He slept, but lacked the humanity to dream.

The yawl sailed on into day without his attendance. For hours the decks shone bright with dew and then dried as the sun arose. The telltale streamed from the masthead in the freshening breeze and the water was no longer purple as she had crossed the stream; now she pulled her thin seam of wake across the blue water of a new sea, one that grew steadily paler until the yawl’s own speeding shadow on the bottom preceded her, then rose to meet her when she ran aground.

Unavailing curses poured from the companionway as Errol emerged to view his misfortune. The jib, the main, and the mizzen displayed their same wind-filled curves and emphasized the sheer peculiarity of the boat’s lack of motion. Looking in every direction, he could see only more bars and the dark shapes of coral heads, any one of which would have sunk the boat. Noon was rapidly approaching, and he dug out his sextant to take a sight of the sun, though he mirthlessly noted the irony of having two pieces of information, latitude and the proximity of the bottom.

The sight reduction from his battered book of tables gave him to conclude that he was somewhere in the western Bahamas. He should pride himself on his effortless crossing of the stream, he thought sardonically. Once he’d accepted that he was immobile, he felt an unexpected wave of security at the calm translucent waters around him, the coral gardens that were pretty shadows beneath them, and he marveled at having sailed so far into this gallery before going aground on forgiving sand. The full moon was a few days away. If he was not too surely embedded on this bar, he had an excellent chance of floating free on a spring tide. He had enough food and seemed to exult in this absence of choices; he explored the idea that he was content to be stuck.
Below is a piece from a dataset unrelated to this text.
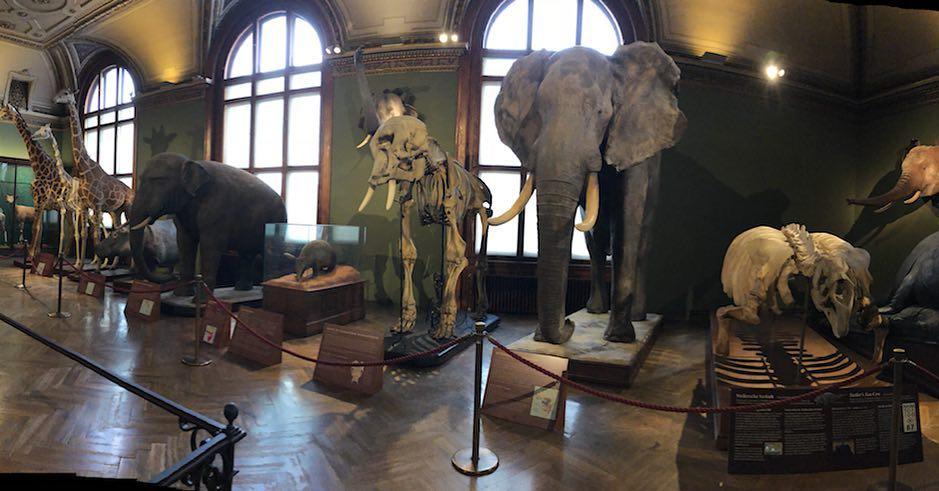 متحف التاريخ الطبيعي في فيينا - اجمل الاماكن السياحية في فيينا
The days began to pass, each more peaceful than the last. He had begun to think of his boat as an island, and in fact he could walk all around it or swim among the coral heads where clouds of pretty reef fish rose and fell with him in the gentle wash. He caught lobsters and boiled them in salt water while Radio Havana played from the cabin. He stretched out in the cockpit and read Frantz Fanon, experiencing pleasant indignation. After the first night, he had dragged a mattress from atop the quarter berth into the cockpit, and he slept there, watching expectantly as the moon grew full to bring the big tides that would float him off. Then, for better or worse, his life would resume. The boat had begun to float tentatively, lifting slightly at the bow only to ground again when the tide fell, but release would come soon.

The last day Errol knew that at high tide, a few hours from now, the yawl would float, free to sail away. He took the opportunity to give the bottom a good scrubbing, breaking down the new barnacles with the back of his brush and then sweeping them off. Down tide, hundreds of tiny fish gathered in a silver cloud to eat the particles of barnacle. With the full moon, the weather changed and dark clouds gathered against the western sky. He would have to look for shelter as soon as he was under way, or at least find enough seaway to heave to. A storm was coming.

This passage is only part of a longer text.